Capitol Steps will skewer both sides of aisle at Hillel benefit

When the performers of the Capitol Steps take the stage at the Fox Tucson Theater, there’s a good chance Barack Obama will sing a rock song, Joe Biden will sing a show tune and Chris Christie will dance.

Even Vladimir Putin, shirtless, of course, cannot stay off the stage. He sings “Putin on the Blitz” to the tune of “Putting on the Ritz.” See this spectacle and more when the curtain goes up at 7:30 p.m. on Saturday, Feb. 27. Proceeds benefit the University of Arizona Hillel Foundation.

The troupe is coming loaded for bear. Co-founder Elaina Newport says there is plenty of material to be mined from this year’s election season.

“This is the funniest primary season that we have ever had and we’ve been around for 35 years now,” Newport says. “Right now we have 12 Republican candidates and we’ve got a song about every one of them, except for maybe a guy by the name of Gilmore, but we cover that because we start the show with a song called, ‘76 Unknowns,’ to [the tune of] ‘76 Trombones.’”

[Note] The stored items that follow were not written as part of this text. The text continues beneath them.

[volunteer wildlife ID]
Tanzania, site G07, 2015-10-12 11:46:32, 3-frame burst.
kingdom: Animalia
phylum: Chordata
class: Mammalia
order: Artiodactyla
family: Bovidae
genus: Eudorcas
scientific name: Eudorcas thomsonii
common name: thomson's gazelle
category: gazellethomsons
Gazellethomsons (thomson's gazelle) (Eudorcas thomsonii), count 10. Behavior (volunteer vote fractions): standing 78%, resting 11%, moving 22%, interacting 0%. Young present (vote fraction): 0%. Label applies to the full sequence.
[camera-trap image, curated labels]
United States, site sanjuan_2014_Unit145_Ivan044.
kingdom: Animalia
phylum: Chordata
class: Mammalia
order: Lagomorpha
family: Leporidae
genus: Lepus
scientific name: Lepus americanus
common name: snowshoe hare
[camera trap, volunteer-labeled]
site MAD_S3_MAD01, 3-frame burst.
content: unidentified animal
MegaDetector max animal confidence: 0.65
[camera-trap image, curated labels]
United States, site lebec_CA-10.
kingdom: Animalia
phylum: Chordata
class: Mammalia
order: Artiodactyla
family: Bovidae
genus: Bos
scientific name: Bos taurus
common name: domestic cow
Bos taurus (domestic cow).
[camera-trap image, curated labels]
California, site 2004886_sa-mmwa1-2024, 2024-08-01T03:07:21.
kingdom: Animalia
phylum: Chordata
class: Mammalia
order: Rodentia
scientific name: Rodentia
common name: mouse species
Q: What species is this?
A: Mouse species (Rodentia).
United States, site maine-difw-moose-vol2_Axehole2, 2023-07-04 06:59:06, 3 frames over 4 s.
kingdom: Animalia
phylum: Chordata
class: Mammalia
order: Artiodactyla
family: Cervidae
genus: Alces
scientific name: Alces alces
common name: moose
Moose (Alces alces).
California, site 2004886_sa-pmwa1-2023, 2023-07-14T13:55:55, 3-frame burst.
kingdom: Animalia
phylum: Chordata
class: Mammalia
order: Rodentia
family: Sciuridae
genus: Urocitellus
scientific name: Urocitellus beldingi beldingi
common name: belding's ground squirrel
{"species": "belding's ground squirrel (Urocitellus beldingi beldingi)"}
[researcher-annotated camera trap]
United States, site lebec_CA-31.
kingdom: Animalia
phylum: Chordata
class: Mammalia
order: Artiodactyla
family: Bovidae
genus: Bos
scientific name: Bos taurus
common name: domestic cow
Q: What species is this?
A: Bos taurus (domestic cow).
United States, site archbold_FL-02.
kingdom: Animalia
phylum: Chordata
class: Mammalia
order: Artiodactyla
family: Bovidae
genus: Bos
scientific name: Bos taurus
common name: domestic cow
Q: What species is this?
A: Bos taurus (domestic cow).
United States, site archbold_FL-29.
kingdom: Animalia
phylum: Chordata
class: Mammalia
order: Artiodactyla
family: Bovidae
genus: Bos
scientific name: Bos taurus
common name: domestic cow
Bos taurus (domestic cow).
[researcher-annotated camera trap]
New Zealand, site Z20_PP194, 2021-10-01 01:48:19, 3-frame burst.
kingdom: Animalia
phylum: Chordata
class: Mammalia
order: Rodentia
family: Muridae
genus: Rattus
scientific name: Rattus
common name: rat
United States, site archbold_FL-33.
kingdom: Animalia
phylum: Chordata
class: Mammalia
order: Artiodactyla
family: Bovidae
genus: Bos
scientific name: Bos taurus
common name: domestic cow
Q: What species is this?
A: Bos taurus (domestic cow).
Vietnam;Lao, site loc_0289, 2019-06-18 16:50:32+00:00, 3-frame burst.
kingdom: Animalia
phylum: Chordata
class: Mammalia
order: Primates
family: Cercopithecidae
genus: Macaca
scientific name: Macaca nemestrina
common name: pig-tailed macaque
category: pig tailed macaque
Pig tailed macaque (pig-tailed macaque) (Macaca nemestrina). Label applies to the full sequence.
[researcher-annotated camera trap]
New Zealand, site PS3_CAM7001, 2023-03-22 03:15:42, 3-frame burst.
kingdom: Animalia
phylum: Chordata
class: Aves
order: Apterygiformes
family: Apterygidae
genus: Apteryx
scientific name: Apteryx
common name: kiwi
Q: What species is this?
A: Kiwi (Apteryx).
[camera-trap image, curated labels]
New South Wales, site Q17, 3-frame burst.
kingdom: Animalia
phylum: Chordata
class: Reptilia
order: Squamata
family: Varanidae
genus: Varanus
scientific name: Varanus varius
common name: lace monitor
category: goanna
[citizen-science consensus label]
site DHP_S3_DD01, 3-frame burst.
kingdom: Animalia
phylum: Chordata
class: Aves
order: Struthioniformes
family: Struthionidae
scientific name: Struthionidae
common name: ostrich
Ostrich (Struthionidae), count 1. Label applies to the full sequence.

Lest audience members feel their candidate is being picked on too much, they only have to wait a few minutes. Someone else will soon be on the hot seat.

“We will take anything in the headlines and I would emphasize we get both sides of the aisle,” Newton says. “We are equal opportunity offenders.”

For a Capitol Steps show a troupe of five stages about 30 skits and this keeps the actors moving.

“The woman who is playing Hillary (Clinton) has to play Nancy Pelosi and Angela Merkel and change her wigs and change her outfits and her accents,” Newport says. “We were once told we have more costume changes than a Cher concert.”

The Capitol Steps have been performing since December of 1981, when the founders were staffers for Sen. Charles Percy and created satire for a Christmas show. Since then they have recorded more than 30 albums and been featured on NBC, CBS, ABC and PBS. They can also be heard twice a year on National Public Radio stations during their “Politics Takes a Holiday” radio specials.

Not all politicians are funny, however.

“Barack Obama, when he first came in he wasn’t super funny,” Newport says. “But he got funnier because he started getting entangled in all these issues like Obamacare and the National Security Agency scandal, so we have a lot of Obama in the show.”

Even old “friends” will make an appearance. “We love Hillary because it gave us a chance to bring back Bill,” Newport says. “We love Jeb because it gave us a chance to bring back George, so we could actually reuse our signs from 1992 if it’s Hillary versus Bush. If it’s Clinton-Bush, we’ve already got all the props.”